DOCUMENT EXTRACT.
So definition of self-information is chosen to be as follows (shamelessly copied from wiki page of "Information content" ) :
An event with probability 100% is perfectly unsurprising and yields no information.
The less probable an event is, the more surprising it is and the more information it yields.
If two independent events are measured separately, the total amount of information is the sum of the self-informations of the individual events.
Point 3 of the definition answers your question.

TASK BRIEF. Extend the passage on self-information with a few more sentences that pick up after its last line. The listing has no connection to the passage on self-information.

GIVEN INFORMATION.

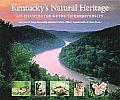Kentucky's Natural Heritage: An Illustrated Guide to Biodiversity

TASK ANSWER.
If $A$ and $B$ independent events and C is an event where both $A$ and $B$ take place then
$$P(C) = P(A \cap B) = P(A)\cdot P(B)$$
On the other hand information from $C$ is defined as follows:
$$I(C) = I(A)+I(B)$$
Let $f(\cdot)$ be the functional form of the information expression, formally $$I(E) = f(P(E))$$
Therefore,
$$f(P(C)) = f(P(A)) + f(P(B))$$
$$ = f(P(A).P(B))$$
Can you find an $f(x)$ which is of the form $k\cdot x$, such that the above properties are satisfied ? I think the answer is no.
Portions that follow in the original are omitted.